The highest-rated television series last year was Sunday Night Football. The second was Thursday Night Football. The difference between first and third (“NCIS”) was an average of 7 million viewers. That is the same discrepancy between third and 64th (“The Goldbergs”). And it’s not just the NFL. ABC’s Saturday night college game was 52nd. The most watched non-football sports telecast was the NBA’s Saturday night game on ABC at 76th (just ahead of “That’s My Jam”). Football is not only winning, it’s winning in a blowout.
College football has ridden the NFL’s massive wave of popularity by delivering big brands, prime TV windows, and the league’s future stars. While CFB used to be a regional sport, today it’s become far more nationally relevant. The common critique though, is the sport is dominated by a precious few. The unpredictable parity of the NFL is nowhere to be found in college. We know the power brokers on campus before the season kicks off. The playoff party is only for the rich kids.
This context is making the ’22 season as interesting as any in recent memory. Syracuse’s shocking run to 6-0 and 14th in the country is symbolic of a crazy first half of the season. The Orange went from bottom-dwellers in the ACC to a candidate to host College Gameday. Kansas, the Big 12 mirror image of the Orange, was the season’s best story by early October.

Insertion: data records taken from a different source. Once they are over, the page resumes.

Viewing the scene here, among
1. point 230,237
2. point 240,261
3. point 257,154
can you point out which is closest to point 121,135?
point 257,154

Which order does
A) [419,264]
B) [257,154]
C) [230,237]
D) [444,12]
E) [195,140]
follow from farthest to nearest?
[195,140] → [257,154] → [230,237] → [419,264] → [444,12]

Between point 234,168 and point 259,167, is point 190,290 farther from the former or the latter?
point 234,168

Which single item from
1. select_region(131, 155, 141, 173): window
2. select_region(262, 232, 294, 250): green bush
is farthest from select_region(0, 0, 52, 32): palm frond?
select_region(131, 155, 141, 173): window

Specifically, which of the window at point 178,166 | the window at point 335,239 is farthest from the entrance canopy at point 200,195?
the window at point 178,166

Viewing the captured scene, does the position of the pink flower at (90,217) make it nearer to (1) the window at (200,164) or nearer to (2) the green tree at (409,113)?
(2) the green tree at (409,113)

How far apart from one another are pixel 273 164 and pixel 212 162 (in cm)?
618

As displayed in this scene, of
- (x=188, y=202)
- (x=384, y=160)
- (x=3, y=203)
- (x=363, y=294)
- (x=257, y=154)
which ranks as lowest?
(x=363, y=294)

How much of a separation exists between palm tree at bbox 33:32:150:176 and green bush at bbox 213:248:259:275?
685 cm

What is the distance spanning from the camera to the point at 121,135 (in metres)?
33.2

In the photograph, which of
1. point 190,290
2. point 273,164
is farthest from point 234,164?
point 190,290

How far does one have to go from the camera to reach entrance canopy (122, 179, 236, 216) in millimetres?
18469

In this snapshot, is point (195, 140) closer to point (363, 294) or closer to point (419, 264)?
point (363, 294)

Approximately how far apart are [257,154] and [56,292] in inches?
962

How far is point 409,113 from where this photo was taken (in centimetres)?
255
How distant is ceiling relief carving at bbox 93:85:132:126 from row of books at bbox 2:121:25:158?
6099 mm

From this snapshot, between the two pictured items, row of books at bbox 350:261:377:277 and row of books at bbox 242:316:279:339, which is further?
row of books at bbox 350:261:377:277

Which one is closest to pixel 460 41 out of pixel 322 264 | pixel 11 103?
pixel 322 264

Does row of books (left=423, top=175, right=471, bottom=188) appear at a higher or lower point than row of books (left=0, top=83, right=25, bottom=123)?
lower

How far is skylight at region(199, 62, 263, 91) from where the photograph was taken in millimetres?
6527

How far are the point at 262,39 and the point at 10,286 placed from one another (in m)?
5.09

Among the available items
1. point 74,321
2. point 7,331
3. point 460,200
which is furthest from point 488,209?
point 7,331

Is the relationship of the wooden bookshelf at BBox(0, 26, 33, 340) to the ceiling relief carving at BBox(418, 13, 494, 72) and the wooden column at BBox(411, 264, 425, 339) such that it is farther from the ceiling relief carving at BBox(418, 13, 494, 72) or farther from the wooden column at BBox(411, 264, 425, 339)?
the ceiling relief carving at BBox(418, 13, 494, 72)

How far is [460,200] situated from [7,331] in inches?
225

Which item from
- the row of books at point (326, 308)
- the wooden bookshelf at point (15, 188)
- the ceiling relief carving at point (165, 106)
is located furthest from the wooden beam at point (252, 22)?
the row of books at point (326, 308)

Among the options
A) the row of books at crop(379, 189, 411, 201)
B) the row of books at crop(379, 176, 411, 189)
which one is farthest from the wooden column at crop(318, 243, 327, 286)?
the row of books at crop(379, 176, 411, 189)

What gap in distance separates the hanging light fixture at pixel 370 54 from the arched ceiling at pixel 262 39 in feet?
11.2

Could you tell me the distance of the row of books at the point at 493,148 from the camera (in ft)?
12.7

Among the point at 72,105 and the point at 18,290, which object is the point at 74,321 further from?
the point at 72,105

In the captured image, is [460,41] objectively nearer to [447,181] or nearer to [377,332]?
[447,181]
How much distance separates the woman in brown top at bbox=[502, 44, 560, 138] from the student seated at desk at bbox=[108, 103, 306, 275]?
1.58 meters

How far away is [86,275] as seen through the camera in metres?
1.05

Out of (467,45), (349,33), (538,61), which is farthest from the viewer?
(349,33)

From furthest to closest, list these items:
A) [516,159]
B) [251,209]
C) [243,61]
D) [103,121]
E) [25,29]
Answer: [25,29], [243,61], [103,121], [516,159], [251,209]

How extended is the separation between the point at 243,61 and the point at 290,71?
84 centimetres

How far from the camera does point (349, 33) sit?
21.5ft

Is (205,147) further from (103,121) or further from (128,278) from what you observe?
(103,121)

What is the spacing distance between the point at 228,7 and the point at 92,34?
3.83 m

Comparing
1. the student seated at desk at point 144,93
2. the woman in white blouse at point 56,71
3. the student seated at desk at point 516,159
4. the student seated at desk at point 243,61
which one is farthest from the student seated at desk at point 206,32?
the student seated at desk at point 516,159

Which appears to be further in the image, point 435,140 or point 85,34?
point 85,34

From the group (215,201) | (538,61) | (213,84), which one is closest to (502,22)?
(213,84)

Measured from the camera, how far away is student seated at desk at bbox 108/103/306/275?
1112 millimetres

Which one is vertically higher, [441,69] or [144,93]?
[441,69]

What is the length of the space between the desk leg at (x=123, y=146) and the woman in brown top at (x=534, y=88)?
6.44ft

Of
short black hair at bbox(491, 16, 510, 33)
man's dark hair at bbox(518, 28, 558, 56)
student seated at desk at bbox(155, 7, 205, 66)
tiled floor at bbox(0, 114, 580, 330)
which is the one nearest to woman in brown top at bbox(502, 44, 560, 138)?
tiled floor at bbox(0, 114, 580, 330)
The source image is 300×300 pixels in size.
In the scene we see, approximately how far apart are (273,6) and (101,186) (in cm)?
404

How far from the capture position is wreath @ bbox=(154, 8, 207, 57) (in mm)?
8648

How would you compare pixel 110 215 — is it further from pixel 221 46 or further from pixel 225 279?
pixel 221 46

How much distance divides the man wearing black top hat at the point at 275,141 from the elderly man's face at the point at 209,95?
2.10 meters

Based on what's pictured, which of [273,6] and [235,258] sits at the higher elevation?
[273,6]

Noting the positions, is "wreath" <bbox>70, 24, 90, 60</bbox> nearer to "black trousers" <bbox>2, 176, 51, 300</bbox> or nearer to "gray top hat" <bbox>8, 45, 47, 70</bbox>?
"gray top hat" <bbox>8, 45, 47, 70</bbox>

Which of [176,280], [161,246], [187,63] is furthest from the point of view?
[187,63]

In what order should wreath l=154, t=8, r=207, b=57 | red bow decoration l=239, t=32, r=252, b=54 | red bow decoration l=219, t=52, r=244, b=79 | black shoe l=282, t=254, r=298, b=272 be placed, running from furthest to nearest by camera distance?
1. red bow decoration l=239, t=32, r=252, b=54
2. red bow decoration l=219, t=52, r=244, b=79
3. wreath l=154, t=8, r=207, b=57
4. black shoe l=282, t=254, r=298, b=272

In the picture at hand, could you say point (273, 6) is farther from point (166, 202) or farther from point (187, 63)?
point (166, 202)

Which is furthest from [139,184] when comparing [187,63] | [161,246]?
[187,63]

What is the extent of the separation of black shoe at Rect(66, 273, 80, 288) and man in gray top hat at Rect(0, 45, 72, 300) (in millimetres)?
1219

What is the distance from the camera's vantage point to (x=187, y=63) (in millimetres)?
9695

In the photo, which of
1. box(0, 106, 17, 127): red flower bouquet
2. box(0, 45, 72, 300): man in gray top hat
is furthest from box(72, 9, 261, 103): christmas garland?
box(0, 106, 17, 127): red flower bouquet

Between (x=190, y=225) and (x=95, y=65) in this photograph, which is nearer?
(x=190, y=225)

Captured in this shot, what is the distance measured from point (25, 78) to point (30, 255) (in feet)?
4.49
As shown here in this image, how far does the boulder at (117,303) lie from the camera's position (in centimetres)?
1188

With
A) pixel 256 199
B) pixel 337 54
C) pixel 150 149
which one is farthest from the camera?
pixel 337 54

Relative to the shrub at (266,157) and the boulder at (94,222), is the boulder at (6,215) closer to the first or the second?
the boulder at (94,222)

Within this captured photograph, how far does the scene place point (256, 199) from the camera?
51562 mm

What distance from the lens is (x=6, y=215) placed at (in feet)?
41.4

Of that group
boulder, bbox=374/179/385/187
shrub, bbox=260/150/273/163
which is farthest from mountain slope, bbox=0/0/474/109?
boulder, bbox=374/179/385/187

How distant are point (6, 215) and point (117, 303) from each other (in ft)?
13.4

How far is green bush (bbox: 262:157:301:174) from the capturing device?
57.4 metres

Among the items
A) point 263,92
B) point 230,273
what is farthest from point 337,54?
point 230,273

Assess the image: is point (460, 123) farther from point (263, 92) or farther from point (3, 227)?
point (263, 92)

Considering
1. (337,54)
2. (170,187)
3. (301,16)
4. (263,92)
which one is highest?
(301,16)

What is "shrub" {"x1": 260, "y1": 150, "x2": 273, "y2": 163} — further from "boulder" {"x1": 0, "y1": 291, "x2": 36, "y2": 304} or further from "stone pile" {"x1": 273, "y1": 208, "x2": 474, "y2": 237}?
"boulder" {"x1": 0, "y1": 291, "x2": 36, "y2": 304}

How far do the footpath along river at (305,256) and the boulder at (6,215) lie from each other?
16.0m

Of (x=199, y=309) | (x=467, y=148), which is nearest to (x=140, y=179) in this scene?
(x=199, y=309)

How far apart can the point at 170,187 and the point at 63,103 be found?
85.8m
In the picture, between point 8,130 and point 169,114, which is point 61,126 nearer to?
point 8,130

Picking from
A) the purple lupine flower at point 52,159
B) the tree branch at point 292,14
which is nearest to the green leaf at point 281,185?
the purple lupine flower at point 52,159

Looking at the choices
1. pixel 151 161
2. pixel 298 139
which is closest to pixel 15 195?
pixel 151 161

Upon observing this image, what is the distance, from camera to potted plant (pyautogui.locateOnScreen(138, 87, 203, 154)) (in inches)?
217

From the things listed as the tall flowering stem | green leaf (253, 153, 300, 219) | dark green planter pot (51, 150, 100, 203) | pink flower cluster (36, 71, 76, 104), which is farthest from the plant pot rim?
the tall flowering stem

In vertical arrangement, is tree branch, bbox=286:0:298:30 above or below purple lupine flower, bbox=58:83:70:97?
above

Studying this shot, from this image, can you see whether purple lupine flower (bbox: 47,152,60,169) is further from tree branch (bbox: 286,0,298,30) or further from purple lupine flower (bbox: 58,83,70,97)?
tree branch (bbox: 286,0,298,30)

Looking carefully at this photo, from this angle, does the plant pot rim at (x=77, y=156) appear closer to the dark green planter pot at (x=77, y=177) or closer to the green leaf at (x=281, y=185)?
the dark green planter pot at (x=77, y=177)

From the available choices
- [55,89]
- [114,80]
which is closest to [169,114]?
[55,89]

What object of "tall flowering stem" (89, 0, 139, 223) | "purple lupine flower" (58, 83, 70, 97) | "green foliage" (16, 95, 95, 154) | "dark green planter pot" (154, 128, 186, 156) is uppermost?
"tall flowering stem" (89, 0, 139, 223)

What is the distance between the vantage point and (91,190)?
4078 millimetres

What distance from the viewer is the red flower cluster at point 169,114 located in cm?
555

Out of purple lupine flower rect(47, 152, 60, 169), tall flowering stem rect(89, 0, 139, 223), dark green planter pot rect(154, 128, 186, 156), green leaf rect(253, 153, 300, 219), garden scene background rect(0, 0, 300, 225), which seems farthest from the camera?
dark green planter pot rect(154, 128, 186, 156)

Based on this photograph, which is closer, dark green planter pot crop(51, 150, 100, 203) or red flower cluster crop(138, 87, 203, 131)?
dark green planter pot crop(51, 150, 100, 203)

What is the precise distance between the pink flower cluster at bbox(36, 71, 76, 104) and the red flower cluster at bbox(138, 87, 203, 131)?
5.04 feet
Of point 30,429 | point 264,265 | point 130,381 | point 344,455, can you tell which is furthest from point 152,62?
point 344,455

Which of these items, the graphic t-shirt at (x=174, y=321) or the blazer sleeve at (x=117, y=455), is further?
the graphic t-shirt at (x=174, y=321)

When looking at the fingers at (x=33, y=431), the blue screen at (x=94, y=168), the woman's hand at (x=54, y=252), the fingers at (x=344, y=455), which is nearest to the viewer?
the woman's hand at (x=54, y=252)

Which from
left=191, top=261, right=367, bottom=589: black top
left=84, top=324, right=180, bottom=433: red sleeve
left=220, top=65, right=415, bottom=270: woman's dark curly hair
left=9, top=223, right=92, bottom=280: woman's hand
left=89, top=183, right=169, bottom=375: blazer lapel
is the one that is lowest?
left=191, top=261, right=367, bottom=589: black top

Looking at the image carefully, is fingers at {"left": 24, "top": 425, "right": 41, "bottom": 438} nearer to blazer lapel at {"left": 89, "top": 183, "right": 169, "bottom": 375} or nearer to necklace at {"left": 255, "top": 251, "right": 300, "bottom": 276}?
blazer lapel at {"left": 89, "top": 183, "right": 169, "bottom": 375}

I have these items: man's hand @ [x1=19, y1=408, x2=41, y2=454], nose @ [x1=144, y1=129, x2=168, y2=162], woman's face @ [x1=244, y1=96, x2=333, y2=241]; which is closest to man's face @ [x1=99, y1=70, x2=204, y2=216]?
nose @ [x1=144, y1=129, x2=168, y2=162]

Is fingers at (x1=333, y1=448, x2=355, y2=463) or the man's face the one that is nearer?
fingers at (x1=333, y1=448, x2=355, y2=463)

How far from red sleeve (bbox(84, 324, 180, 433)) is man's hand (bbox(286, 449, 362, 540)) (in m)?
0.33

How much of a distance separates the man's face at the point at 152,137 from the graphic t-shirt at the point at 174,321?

Alabama looks vulnerable after losing to Tennessee and struggling with Texas and Texas A&M. Clemson has been pushed by Wake Forest and Florida State. Ohio State finally has an equal in the Big Ten with Michigan. And Georgia only became part of the bejeweled elite 10 months ago. Let’s see how it handles success down the stretch. The usual suspects have question marks.
The #3 Volunteers’ titanic victory over the Tide was a program-changing weekend on Rocky Top. An SEC which has been dominated by Alabama, LSU, Auburn, Georgia and Florida to varying degrees in the last 15 years now has a party-crasher in its midst. Also consider #7 Ole Miss as one of the traditionally uninvited having itself a moment. Lane Kiffin’s offense is hard to slow down, and the Rebels have a chance at the SEC Championship Game if it can trip up the Tide the same way the Vols did.
The Big 12 and Pac-12 have had fistfuls of mud thrown in their face over the last decade. Aside from Oklahoma, no one in its conference has been considered a power during the playoff era. But the Sooners have major issues so the door has been opened for TCU, Baylor, Oklahoma State and the teams from (gasp) Kansas to burst through. On the west coast, UCLA is still undefeated, while Utah, Oregon and USC all have had extremely strong starts to the season.
Last year a Group of 5 team broke down the door of the elites when Cincinnati dropped by the Playoff, signaling what hopes to be a trend. Add that to an expanded postseason that will hit in 2-3 years, and CFB’s access to a title has opened wider than ever before. NIL deals have potentially spread better talent to more places, and the transfer portal has helped downtrodden programs reboot quicker like the success stories at Syracuse, Kansas and K-State. Huge TV money means better facilities, recruiting budgets and coaching salaries across the spectrum. This has helped lift more programs into contention.
We are a football nation, and as the NFL whistles its way to eye-popping wealth (the Commanders would sell for $6 billion), college football bump-drafts right behind. The only hindrance was a short guest list. But this season hopefully is proof that’s changing too.